任务要求 => 把下面讨论 f(n) 算法的帖子中，从“还写了一个，仿照时钟的运行方法，每转到1的时候起变化”一直到“j = c.next()”的全部内容重新录入一遍，一字不改。

阅读文本 =>
◆ ◆ ◆ ◆ ◆ ◆ ◆
快的原因应该是这一段吧：

n2 = 2
while n2 > f(n2):
    n2 += n2 - f(n2)
#    print "f(" + str(n2) + ") = " + str(f(n2))
n1 = n2 / 2 
n = n2
while (n != f(n)):
    n = (n1 + n2) / 2
    if n > f(n):
        n1 = n
    else:
        n2 = n
不用一个个地遍历
建议换一个f(n),这个好像更快：
def f(n):
    s=str(n)
    l=len(s)
    sum=0
    p,q=10**l,10**(l-1)
    while p>1:
        n1,n2=n/p,n%p
        sum += n1*q
        if n2>=2*q: sum+=q
        elif n2>=q: sum+=n2%q+1
    p/=10
    q/=10
    return sum

BTW:
不过其实题目不是只要求净可能短吗：）
def f1():
    n,sum=1,1
    while 1:
        if n==sum:yield n
        n+=1
        sum+=str(n).count('1')
呵呵

还写了一个，仿照时钟的运行方法，每转到1的时候起变化
def Clock():
    l=(0,1,0,0,0, 0,0,0,0,0)
    c=None
    i,j=1,0
    while 1:
        yield l[i]+j
        i=(i+1)%10
        if not i:
            if not c:
                c=clock()
            j = c.next()
   
def f2():
    n,sum=0,0
    c=clock()
◆ ◆ ◆ ◆ ◆ ◆ ◆
所给数据 =>
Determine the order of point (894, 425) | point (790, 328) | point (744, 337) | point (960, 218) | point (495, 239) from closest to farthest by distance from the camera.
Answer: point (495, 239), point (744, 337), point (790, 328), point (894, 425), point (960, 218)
◆ ◆ ◆ ◆ ◆ ◆ ◆
回答 =>
还写了一个，仿照时钟的运行方法，每转到1的时候起变化
def Clock():
    l=(0,1,0,0,0, 0,0,0,0,0)
    c=None
    i,j=1,0
    while 1:
        yield l[i]+j
        i=(i+1)%10
        if not i:
            if not c:
                c=clock()
            j = c.next()